Tomlinson praised PUAN member and conference participant expertise in a wide range of fields related to community engagement and peace building.

“Peace building begins within your own communities,” she said, adding: “As teachers, students, journalists, activists, artists, government officials, and religious leaders, you each bring diverse experience and skills to the table.
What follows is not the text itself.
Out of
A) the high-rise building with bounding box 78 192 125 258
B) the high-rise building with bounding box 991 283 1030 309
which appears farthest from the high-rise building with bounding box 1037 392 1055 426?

Throughout the conference, you will have opportunities to share perspectives and exchange practical recommendations to strengthen your communities.”

PUAN is an alumni network of students and professionals who have participated in U.S. government-sponsored exchange programs.  The US government invests more than $ 40 million annually on exchange programs for Pakistani citizens to visit and study in the United States.  With more than 22,000 alumni across Pakistan, PUAN is one of the largest alumni networks in the world, a US embassy statement said.

PUAN regularly organises events across Pakistan, including service projects, leadership training, roundtable discussions, and community engagement activities, it added.

Earlier, Acting Assistant Secretary of State for South and Central Asian Affairs and Acting Special Representative for Afghanistan and Pakistan Ambassador Alice Wells visited Islamabad August 3 and 4 as part of her introductory trip to the region.

In Islamabad, she met with Foreign Minister Khawaja Mohammed Asif, Foreign Secretary Tehmina Janjua, Finance Minister Ishaq Dar, and Chairman of the Joint Chiefs of Staff General Zubair Hayat. 

She also met with a group of Pakistani students and teachers who have participated in a US Department of State-funded two- year English-language course of study known as the Access Microscholarship program, said a US embassy statement.

In her meetings with Pakistan’s leaders, Ambassador Wells expressed appreciation for Pakistan’s significant sacrifices in the fight against terrorism. 

Noting the ongoing South Asia Policy Review, Ambassador Wells underscored the value of cooperation across a range of sectors and mutual interests, including security, trade, and the stability and security of Afghanistan.  She stressed that Pakistani soil must not be used to plan or conduct terrorist attacks against its neighbours.

She congratulated Pakistan on the upcoming 70th anniversary of its independence, noting the occasion also marked the 70th anniversary of diplomatic relations and partnership between America and Pakistan.